【AI大模型应用开发】教你用AI轻松将你的知识库变为知识图谱(附完整代码,直接运行)

大家好,我是 同学小张,持续学习C++进阶知识AI大模型应用实战案例,持续分享,欢迎大家点赞+关注,共同学习和进步。


上篇文章中我们对AI+知识图谱进行了极简入门:带领大家使用LangChain实现了一个知识图谱的创建和查询。但是当时的创建是直接写死的实例数据,仅仅是展示功能,并没有实际意义。本文我们来介绍如何使用AI,将自己的知识库自动转换为知识图谱。

代码参考:https://colab.research.google.com/drive/1OpoLyKAWTVpkhy0VgVduprYypIFTSIrL#scrollTo=TtlKi-4r8grL

0. 实现效果

先来看下最终的实现效果:输入知识,大模型自动将知识中的实体、关系、属性等提取出来,并自动生成知识图谱。为了方便查看,代码中还对创建的知识谱图进行了可视化展示。

(1)对于某个知识提取出的知识图谱结构:

在这里插入图片描述

(2)可视化知识谱图的展示:

在这里插入图片描述

1. 代码实现过程

1.1 知识图谱结构的识别

将知识转化为知识图谱,最重要的步骤是将知识中的实体、关系、属性等提取出来。这也是代码的主要部分。这部分是通过Prompt来实现的。

(1)Prompt部分

# Prompt template for knowledge triple extraction
_DEFAULT_KNOWLEDGE_TRIPLE_EXTRACTION_TEMPLATE = (
    "You are a networked intelligence helping a human track knowledge triples"
    " about all relevant people, things, concepts, etc. and integrating"
    " them with your knowledge stored within your weights"
    " as well as that stored in a knowledge graph."
    " Extract all of the knowledge triples from the text."
    " A knowledge triple is a clause that contains a subject, a predicate,"
    " and an object. The subject is the entity being described,"
    " the predicate is the property of the subject that is being"
    " described, and the object is the value of the property.\n\n"
    "EXAMPLE\n"
    "It's a state in the US. It's also the number 1 producer of gold in the US.\n\n"
    f"Output: (Nevada, is a, state){KG_TRIPLE_DELIMITER}(Nevada, is in, US)"
    f"{KG_TRIPLE_DELIMITER}(Nevada, is the number 1 producer of, gold)\n"
    "END OF EXAMPLE\n\n"
    "EXAMPLE\n"
    "I'm going to the store.\n\n"
    "Output: NONE\n"
    "END OF EXAMPLE\n\n"
    "EXAMPLE\n"
    "Oh huh. I know Descartes likes to drive antique scooters and play the mandolin.\n"
    f"Output: (Descartes, likes to drive, antique scooters){KG_TRIPLE_DELIMITER}(Descartes, plays, mandolin)\n"
    "END OF EXAMPLE\n\n"
    "EXAMPLE\n"
    "{text}"
    "Output:"
)

这个Prompt主要的任务是让大模型从语句中提取出知识三元组,即实体、关系、属性。看着有点像识别句子中的主谓宾。Prompt中给了几个示例,Few-shot的方式可以让大模型更好地理解用户的需求。

(2)调用大模型的基本流程

KNOWLEDGE_TRIPLE_EXTRACTION_PROMPT = PromptTemplate(
    input_variables=["text"],
    template=_DEFAULT_KNOWLEDGE_TRIPLE_EXTRACTION_TEMPLATE,
)

llm = ChatOpenAI(temperature=0.9)

# Create an LLMChain using the knowledge triple extraction prompt
chain = LLMChain(llm=llm, prompt=KNOWLEDGE_TRIPLE_EXTRACTION_PROMPT)
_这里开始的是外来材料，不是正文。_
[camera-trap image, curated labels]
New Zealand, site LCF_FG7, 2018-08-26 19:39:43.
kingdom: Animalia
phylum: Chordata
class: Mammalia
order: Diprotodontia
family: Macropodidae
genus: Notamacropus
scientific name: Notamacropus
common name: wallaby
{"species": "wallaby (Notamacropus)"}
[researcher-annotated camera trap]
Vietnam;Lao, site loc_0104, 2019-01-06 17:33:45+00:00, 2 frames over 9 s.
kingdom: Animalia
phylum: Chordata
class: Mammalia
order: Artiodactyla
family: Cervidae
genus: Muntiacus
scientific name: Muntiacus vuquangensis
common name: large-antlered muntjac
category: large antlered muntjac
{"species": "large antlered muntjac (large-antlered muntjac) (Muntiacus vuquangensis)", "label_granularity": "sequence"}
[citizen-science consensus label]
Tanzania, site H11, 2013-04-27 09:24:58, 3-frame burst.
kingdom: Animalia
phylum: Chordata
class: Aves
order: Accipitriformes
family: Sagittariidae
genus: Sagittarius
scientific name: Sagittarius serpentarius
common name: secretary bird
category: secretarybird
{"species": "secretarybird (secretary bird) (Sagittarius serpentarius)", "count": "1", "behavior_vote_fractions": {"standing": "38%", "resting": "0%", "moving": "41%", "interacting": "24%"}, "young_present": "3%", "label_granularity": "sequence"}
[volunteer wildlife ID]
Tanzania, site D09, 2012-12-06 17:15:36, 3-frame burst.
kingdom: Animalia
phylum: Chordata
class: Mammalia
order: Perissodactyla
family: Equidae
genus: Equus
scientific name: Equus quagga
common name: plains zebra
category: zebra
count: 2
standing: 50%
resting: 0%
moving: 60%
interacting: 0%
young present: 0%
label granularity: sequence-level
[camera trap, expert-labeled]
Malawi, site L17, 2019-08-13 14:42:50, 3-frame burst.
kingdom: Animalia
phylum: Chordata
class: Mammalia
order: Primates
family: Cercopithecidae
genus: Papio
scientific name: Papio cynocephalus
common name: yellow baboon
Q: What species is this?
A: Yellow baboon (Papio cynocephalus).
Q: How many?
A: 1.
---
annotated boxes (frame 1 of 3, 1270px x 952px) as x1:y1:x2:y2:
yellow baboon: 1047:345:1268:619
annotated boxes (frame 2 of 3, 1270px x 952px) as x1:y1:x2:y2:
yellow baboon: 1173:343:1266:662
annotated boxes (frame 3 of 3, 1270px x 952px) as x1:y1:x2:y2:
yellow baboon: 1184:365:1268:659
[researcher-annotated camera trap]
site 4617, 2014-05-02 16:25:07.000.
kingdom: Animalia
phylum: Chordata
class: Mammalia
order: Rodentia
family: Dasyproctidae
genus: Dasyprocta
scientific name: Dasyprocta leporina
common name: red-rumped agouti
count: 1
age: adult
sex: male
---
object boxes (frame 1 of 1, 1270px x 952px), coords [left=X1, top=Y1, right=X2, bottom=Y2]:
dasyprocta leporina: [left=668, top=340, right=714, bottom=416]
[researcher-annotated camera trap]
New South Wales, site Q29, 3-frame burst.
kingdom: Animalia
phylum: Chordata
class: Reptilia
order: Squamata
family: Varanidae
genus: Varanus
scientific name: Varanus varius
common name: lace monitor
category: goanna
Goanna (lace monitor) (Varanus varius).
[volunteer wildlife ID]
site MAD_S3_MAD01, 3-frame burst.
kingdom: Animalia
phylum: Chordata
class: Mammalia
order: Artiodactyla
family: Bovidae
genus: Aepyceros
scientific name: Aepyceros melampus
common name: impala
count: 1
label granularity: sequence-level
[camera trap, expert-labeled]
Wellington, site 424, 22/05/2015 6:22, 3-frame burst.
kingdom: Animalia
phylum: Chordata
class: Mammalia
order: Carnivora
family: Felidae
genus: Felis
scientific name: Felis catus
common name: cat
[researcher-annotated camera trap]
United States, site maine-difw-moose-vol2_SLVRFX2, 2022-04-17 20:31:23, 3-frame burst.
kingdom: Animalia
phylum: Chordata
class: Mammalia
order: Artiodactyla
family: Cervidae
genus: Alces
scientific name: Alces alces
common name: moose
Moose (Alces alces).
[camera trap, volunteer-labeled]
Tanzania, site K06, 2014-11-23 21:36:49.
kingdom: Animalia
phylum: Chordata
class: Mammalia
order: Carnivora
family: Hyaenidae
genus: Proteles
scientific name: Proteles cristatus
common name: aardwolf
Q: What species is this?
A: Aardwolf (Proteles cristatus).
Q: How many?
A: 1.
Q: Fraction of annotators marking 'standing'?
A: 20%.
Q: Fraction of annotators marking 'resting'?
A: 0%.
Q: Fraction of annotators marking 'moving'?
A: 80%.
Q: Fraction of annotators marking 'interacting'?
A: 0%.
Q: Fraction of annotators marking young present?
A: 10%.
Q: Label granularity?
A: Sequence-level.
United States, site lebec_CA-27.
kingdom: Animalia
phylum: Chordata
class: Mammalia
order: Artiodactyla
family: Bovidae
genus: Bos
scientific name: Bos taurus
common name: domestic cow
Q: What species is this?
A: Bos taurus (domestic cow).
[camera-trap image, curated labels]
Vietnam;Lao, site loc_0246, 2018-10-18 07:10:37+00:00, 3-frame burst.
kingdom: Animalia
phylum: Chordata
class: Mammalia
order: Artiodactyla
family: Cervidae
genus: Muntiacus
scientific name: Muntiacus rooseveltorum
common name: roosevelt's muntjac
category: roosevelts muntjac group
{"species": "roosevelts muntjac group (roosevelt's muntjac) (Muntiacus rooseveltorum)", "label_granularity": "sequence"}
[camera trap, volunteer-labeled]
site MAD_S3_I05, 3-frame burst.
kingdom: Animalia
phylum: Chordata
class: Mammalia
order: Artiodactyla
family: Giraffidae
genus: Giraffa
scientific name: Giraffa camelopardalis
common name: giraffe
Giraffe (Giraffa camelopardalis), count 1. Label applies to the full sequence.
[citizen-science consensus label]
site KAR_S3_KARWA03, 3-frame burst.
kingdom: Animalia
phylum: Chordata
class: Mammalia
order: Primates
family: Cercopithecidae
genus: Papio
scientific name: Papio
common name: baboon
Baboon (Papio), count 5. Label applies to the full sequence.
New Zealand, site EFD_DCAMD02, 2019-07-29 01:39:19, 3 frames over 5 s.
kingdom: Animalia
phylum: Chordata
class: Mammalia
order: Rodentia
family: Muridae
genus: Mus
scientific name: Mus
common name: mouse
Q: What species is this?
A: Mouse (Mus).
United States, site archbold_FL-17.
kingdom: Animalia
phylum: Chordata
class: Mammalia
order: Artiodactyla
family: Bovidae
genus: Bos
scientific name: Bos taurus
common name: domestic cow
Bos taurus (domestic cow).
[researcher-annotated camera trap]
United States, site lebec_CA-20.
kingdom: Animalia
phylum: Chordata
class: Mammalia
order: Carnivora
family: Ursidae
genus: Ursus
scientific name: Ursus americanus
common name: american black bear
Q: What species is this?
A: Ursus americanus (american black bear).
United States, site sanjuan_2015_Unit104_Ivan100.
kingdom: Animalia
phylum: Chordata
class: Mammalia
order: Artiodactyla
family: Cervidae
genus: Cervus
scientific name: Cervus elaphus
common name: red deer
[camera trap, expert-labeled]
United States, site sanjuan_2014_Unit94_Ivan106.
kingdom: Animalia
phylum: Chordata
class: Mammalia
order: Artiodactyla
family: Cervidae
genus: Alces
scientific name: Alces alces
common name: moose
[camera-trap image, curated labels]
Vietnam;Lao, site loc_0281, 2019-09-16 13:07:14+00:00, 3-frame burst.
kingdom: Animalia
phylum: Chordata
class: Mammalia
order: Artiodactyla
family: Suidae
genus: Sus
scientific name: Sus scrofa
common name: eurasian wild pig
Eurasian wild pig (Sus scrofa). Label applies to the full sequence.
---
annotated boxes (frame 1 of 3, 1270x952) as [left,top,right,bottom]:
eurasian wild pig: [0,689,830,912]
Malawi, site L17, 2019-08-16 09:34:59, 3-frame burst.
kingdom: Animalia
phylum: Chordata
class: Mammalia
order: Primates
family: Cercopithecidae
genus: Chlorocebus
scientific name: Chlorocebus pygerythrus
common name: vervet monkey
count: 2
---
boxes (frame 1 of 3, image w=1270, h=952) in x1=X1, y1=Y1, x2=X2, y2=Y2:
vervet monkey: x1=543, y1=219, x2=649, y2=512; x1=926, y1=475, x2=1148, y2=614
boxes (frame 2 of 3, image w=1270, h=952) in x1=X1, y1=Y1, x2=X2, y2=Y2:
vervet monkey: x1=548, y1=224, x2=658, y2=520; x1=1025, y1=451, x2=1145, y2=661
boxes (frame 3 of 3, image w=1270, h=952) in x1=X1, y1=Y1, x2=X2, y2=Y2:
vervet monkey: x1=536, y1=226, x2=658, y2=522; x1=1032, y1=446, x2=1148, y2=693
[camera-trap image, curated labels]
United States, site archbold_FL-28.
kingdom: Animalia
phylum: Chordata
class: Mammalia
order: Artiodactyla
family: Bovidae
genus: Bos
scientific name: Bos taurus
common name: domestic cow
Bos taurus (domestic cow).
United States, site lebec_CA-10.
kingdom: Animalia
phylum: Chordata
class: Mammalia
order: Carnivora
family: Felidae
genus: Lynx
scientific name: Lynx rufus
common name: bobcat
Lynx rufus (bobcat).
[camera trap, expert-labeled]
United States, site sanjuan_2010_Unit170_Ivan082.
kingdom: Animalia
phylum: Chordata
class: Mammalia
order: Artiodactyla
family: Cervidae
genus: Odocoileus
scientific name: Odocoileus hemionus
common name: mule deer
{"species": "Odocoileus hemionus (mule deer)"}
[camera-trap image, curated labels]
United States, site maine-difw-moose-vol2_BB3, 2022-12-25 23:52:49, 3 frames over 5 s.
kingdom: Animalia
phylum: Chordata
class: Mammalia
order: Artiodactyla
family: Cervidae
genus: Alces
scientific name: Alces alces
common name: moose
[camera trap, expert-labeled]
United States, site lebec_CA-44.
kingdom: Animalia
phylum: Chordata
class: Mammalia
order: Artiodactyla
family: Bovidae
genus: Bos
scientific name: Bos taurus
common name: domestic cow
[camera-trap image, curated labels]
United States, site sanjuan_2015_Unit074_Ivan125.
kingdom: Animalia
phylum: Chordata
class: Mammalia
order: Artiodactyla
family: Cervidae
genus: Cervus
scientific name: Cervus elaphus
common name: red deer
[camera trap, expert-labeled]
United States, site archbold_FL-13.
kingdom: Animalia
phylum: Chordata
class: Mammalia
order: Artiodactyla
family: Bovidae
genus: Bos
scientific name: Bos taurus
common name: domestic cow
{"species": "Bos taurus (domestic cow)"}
# Run the chain with the specified text
text = "The city of Paris is the capital and most populous city of France. The Eiffel Tower is a famous landmark in Paris."
triples = chain.invoke(
    {'text' : text}
).get('text')

(3)结果的解析

def parse_triples(response, delimiter=KG_TRIPLE_DELIMITER):
    if not response:
        return []
    return response.split(delimiter)

triples_list = parse_triples(triples)

pprint(triples_list)

(4)执行结果示例:

在这里插入图片描述

1.2 知识图谱的可视化

示例代码中使用gradio框架进行了可视化界面的搭建。可视化不是本文重点,这里就不详细介绍了。可以看完整代码里的实现。大体是使用了 pyvis 和 networkx 来使用前面提取的三元组进行图结构的构建。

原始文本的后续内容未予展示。